White Elk Woman put the ring on her finger and thanked her dear
friend. She thought for a moment and said: "Spotted Pony, you will always be my friend. I, too, promise to
help you--no matter what-- If you need me, call to me, I will
come and help, no matter how many days or miles separate us."
The years passed and the two friends married, raised families
and grew old. White Elk Woman caught the Coughing Disease and died one Winter. Spotted Pony was sad to lose her old friend,
and bending down to kiss her forehead, she said goodbye. The
ring she had given her friend glinted in the sunlight, still on the same finger where she had placed it those many years before
as the girls returned from berry picking . The Sioux do not send their loved ones into the spirit world
naked and poor, so along with her favorite cooking pot, clad in the white buckskin dress, beads and earrings she had worn as a bride, surrounded by her favorite treasures, and with the shining ring on her hand,
Dear White Elk Woman was laid to rest.
When Spring unrolled Herself like a multihued carpet a few
months later, Spotted Horse was nursing a sick grandchild back to health. The little girl was very frail and weak.

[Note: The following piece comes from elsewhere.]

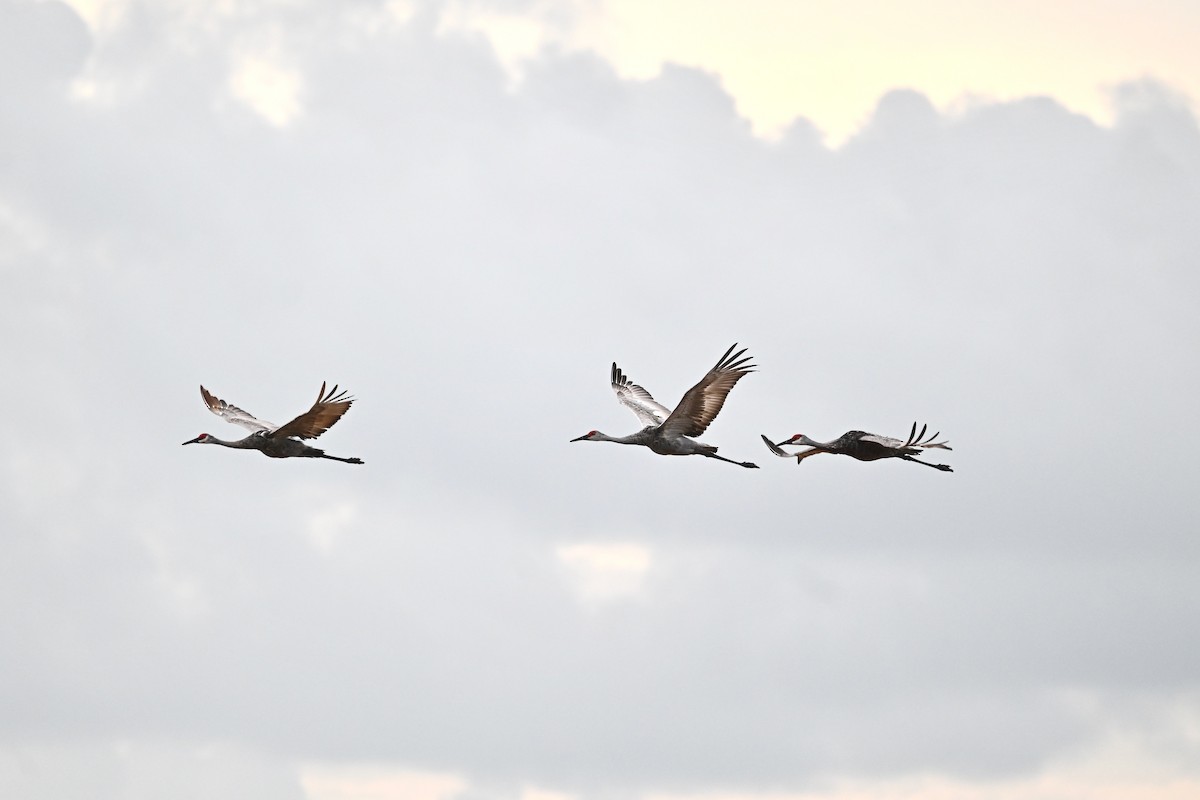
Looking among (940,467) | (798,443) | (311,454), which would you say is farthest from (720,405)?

Spotted Pony decided to go to the berry patch to pick some sweet, juicy berries for the sick girl, hoping they would
strengthen her heart and help her to get well again.
Once she was in the clearing, memories of her friend, White Elk Woman. flooded back into her heart.
She said a prayer and sent thoughts to her old friend.
"Walk in Peace, White Elk Woman. I will always be your friend.."
Suddenly she felt hot breath on her neck and cheek. A mouth
almost in her ear said, "WUFF!" A bear had come out of the forest while she daydreamed! It hugged her close and bit
her shoulder. Spotted Pony and the bear seemed to dance around the clearing, but what was really happening is that
the old woman was trying desperately to get away from the bear. After a few moments, Spotted Pony began to sink down. She knew
she was dying, and sent out a thought to her old friend. "I wish you were here to help me!" Then the bear gave a
mighty roar, dropped to her to the ground and ran back into
the forest. Spotted Pony laid there, calling weakly until some young hunters passed that way and found her.
They took her back to camp.
The Medicine Man and the tribe's healing woman treated the old lady and she got better over the course of
a few days, although she couldn't seem to wake up.
Finally it seemed like she was being pulled through time and space; multihued layers like gauze rolled back as the
light reached into her heart and mind to awaken her. Her spirit had decided to walk the earth for yet awhile.
When she woke up, she lay looking at her fingers and thinking
how amazing it was, how miraculous that she had not died in the woods, wondering why the bear had ran away.
While she lay there opening and closing her hands, marveling at their wonderful construction, as people who narrowly escape a violent death often do,
something began to nag at her mind. She wasn't sure what it was and yet she felt like there was
something different, something she should know...... then her eyes went to the finger where
she wore the only ring she'd ever owned. There, sparkling in the morning light, clasped as tightly
as they had been the first time she had ever seen them,
were the yellow and white gold rings rejoined on her finger, clasping one another so closely they became as one.
"Ah, White Elk Woman---Ah, my old friend!---you did come when
I needed you. Thank you, thank you for giving my life back to me," Spotted Pony whispered through her tears.
And the good old woman lived for many more years, bouncing babies on her knees and telling stories through
the long, cold days of Winter...... talking sometimes to a friend no one else could see but whose presence no one doubted, either.